Toujours dans le même département, Alain Lion est à la tête de 3 Ehpad, à Kembs, Horbourg-Wihr et Lutterbach. Ce dernier Ehpad a payé un lourd tribut avec 19 décès provoqués par le Covid-19, soit 25% des résidents. « Nous avions ici le fils d’un résident qui avait assisté au fameux rassemblement protestant de Mulhouse » explique Alain Lion. Ce rassemblement évangélique qui a réuni plus de 2 000 personnes dans les faubourgs de Mulhouse et qui s’est transformé en un foyer géant de contamination pour toute la région.
Alain Lion a dès le début déclenché le plan « Système D » en commandant notamment via une société luxembourgeoise 10 000 masques FFP2 à la Chine. En trouvant 4 000 sur-blouses. En achetant des bidons de 5 litres de gel hydro-alcoolique. En récupérant auprès du prestataire de restauration Elior des masques supplémentaires. Ou encore en allant acheter chez Castorama des lunettes de protection… Très tôt, il a ordonné, lui qui dirige des établissements hébergeant essentiellement des malades d’Alzheimer, un confinement de chaque résident en chambre avec un passage obligatoire toutes les 30 minutes.
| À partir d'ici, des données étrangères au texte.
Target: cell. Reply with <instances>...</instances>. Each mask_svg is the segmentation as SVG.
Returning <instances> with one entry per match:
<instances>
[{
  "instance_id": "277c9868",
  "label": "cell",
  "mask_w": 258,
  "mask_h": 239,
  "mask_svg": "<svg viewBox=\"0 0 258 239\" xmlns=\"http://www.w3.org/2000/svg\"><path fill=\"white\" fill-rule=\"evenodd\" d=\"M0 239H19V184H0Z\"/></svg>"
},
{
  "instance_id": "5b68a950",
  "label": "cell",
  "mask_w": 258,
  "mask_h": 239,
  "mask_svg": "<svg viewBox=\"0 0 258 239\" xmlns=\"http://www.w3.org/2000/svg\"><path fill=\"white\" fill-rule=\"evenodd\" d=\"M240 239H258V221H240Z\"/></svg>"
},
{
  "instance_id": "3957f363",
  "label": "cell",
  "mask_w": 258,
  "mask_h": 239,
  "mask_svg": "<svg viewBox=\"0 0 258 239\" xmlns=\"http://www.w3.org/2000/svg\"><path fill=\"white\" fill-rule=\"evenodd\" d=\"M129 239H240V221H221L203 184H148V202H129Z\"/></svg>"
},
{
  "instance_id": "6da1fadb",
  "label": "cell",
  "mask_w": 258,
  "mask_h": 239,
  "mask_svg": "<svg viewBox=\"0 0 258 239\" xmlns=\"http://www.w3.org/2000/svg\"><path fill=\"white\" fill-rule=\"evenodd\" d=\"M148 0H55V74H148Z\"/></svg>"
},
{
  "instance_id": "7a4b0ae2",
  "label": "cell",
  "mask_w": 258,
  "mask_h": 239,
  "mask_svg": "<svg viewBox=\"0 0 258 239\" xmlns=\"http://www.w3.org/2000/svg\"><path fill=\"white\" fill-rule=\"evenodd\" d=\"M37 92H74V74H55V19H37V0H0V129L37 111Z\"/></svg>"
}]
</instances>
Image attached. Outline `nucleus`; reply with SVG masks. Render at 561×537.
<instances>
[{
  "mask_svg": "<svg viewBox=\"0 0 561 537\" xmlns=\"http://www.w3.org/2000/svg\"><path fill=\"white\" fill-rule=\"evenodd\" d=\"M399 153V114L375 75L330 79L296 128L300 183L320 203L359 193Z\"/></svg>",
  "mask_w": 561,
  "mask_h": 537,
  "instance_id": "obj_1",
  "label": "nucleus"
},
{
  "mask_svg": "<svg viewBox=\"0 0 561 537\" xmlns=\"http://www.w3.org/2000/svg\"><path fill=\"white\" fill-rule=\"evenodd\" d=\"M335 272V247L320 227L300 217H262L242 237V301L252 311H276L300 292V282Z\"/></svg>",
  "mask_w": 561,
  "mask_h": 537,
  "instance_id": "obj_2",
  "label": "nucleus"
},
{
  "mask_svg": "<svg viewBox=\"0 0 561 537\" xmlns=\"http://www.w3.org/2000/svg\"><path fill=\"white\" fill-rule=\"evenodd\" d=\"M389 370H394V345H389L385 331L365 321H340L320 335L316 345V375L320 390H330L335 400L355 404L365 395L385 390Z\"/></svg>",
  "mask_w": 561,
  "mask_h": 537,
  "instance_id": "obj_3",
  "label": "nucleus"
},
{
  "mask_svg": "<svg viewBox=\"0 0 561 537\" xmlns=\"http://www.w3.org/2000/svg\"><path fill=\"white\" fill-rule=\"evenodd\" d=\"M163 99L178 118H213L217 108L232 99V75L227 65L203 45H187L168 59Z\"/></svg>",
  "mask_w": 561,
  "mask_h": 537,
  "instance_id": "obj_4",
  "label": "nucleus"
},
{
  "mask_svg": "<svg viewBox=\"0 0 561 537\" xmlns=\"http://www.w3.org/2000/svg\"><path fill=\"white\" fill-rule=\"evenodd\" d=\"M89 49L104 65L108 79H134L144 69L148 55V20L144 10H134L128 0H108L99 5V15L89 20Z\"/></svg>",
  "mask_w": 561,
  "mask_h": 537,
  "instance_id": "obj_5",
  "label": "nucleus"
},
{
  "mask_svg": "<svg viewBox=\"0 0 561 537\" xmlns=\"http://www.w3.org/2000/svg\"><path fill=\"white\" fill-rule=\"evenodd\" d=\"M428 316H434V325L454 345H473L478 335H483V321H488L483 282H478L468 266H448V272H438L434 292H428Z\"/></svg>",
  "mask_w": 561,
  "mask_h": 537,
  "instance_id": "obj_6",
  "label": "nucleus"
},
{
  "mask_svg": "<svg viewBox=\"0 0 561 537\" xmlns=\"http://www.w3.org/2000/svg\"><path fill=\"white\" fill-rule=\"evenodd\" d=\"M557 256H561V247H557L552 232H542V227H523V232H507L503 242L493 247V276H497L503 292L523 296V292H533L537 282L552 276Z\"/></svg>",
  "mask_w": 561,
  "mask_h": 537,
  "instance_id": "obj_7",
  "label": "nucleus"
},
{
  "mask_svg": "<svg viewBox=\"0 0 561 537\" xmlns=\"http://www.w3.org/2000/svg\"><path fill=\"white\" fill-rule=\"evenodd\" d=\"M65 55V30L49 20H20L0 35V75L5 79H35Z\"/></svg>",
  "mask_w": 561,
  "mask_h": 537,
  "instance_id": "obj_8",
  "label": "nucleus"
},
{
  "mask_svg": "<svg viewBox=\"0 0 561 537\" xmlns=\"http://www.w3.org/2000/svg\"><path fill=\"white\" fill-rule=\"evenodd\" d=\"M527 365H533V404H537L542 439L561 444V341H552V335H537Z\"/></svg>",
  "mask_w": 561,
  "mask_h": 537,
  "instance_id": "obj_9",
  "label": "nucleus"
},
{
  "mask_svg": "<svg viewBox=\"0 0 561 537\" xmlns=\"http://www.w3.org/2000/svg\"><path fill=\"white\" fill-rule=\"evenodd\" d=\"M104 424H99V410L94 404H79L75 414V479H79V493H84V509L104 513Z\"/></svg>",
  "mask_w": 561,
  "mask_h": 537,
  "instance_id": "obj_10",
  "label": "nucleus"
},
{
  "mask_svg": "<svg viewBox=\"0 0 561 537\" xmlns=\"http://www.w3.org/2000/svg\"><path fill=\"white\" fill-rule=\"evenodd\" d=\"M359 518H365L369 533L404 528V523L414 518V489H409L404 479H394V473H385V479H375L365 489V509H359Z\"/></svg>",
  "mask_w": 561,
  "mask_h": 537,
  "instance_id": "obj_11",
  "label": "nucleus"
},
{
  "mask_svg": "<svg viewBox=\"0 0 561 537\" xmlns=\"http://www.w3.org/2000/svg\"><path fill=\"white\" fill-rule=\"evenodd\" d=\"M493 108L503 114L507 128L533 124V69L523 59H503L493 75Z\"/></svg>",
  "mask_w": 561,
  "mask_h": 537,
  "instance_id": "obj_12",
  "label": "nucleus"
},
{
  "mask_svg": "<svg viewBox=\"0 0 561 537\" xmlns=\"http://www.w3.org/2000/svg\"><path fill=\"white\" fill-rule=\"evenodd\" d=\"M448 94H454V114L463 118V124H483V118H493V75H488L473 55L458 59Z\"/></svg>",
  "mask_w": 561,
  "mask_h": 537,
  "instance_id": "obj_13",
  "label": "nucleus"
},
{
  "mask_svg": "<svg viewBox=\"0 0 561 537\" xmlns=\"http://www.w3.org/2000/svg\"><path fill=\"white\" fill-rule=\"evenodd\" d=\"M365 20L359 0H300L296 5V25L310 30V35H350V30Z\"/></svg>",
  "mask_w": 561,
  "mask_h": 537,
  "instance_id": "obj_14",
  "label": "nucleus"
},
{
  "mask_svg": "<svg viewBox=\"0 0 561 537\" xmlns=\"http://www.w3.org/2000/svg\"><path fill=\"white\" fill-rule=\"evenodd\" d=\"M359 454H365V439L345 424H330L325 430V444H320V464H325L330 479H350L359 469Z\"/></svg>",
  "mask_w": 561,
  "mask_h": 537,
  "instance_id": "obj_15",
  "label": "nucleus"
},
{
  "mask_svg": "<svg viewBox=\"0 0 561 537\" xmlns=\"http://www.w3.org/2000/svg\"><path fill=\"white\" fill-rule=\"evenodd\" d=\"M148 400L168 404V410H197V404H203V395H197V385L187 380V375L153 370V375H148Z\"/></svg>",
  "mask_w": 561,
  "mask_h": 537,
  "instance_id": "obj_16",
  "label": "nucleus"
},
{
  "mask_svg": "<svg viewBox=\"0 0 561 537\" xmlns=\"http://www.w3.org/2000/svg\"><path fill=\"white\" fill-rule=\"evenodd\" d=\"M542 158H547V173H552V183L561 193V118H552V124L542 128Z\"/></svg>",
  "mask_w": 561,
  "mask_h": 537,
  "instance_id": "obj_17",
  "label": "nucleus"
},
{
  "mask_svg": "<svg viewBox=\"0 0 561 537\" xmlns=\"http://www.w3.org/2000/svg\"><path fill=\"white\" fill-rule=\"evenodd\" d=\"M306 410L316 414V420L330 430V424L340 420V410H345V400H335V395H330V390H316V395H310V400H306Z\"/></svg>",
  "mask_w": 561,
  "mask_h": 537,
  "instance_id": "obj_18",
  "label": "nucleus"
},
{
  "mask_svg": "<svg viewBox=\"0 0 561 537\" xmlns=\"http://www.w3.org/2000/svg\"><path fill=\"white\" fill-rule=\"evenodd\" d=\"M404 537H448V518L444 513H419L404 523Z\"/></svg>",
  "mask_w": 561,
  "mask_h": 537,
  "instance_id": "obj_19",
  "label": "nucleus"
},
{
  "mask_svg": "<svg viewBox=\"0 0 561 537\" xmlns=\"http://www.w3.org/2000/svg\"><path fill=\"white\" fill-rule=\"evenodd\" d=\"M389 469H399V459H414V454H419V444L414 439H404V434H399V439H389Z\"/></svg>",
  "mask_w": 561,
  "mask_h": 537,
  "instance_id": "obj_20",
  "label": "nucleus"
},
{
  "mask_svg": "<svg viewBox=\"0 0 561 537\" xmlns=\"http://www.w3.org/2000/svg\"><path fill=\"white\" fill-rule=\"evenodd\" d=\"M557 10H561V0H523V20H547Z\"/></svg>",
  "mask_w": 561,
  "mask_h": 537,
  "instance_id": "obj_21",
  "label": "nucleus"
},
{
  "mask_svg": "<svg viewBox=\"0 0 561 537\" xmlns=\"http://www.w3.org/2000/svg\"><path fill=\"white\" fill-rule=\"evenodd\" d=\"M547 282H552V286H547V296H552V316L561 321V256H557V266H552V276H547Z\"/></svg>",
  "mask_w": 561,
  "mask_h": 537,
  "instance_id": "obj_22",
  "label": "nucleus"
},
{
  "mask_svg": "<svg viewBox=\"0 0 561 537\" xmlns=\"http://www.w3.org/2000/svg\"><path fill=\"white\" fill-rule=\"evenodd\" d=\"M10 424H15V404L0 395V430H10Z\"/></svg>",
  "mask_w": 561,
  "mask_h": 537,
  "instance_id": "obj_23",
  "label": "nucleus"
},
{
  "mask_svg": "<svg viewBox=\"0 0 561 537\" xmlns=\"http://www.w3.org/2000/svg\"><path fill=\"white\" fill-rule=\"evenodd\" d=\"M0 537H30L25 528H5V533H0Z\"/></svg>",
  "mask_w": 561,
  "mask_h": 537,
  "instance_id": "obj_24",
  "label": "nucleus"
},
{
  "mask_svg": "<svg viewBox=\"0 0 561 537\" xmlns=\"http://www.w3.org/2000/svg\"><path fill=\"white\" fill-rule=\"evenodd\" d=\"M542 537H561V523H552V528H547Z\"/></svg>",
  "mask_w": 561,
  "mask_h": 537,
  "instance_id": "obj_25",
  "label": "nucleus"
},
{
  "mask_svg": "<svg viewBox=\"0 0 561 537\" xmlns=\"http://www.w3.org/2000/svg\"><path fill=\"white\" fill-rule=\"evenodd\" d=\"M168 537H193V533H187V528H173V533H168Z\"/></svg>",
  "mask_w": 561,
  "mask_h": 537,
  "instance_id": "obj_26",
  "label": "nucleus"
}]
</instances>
Le soutien de l’ARS ? Il s’est d’abord matérialisé par une conférence téléphonique avec elle tous les 3 jours. Puis par le recours, récent, à la réserve sanitaire qui a permis via l’ARS et le Conseil Départemental de récupérer une psychologue mais aussi des Agents de Service Hospitalier supplémentaires.
Au sein du Réseau APA, au Diaconat de Colmar comme dans les Ehpad privés d’Alain Lion, le gros de la vague semble passé. Une expérience dont on verra dans les prochains jours si elle préfigure ce qui va se passer plus à l’ouest.
Grand Est : l’heure des comptes ?
Alors que la polémique enfle sur le nombre de morts en Ehpad qui au début de la crise ne faisait l’objet d’aucune remontée statistique, le premier chiffre à être sorti concerne justement le nombre de morts dans les Ehpad de la Région Grand Est.
Et le bilan pourrait apparaître dans un premier temps comme accablant. Jérôme Salomon, directeur général de la Santé, le 1er avril a en effet indiqué le nombre de 570 morts en Ehpad depuis le début de la crise alors que le nombre de morts hors-Ehpad dans la même Région s’élevait à 815. A lire ce chiffre brutalement, on pourrait ainsi penser que le nombre de victimes en Ehpad dans la seule région Grand Est correspondrait à 70% du nombre de morts hors-Ehpad. Une telle statistique extrapolée par une règle de trois sur tout l’ensemble du territoire français donnerait en effet un véritable carnage. Sauf que ces chiffres, repris dès le 2 avril par la presse, sont à prendre avec de très grandes pincettes…
D’abord parce que personne n’est en capacité à ce stade de fournir des chiffres précis puisque les remontées demandées aux Ehpad depuis le 29 mars seulement n’ont pas eu le temps d’être sérieusement consolidées. Le chiffre de 570 est donc plus probablement le nombre de décès enregistrés, toutes causes confondues, sur un parc dans cette Région de près de 50.000 lits d’Ehpad. Enfin, les chiffres enregistrés dans la région Grand Est – et plus précisément dans 3 départements, Haut-Rhin, Moselle, Bas-Rhin qui concentrent à eux seuls 67% des décès de la Région – concernent la Région la plus touchée de France et ne peuvent donc être extrapolés à la France entière.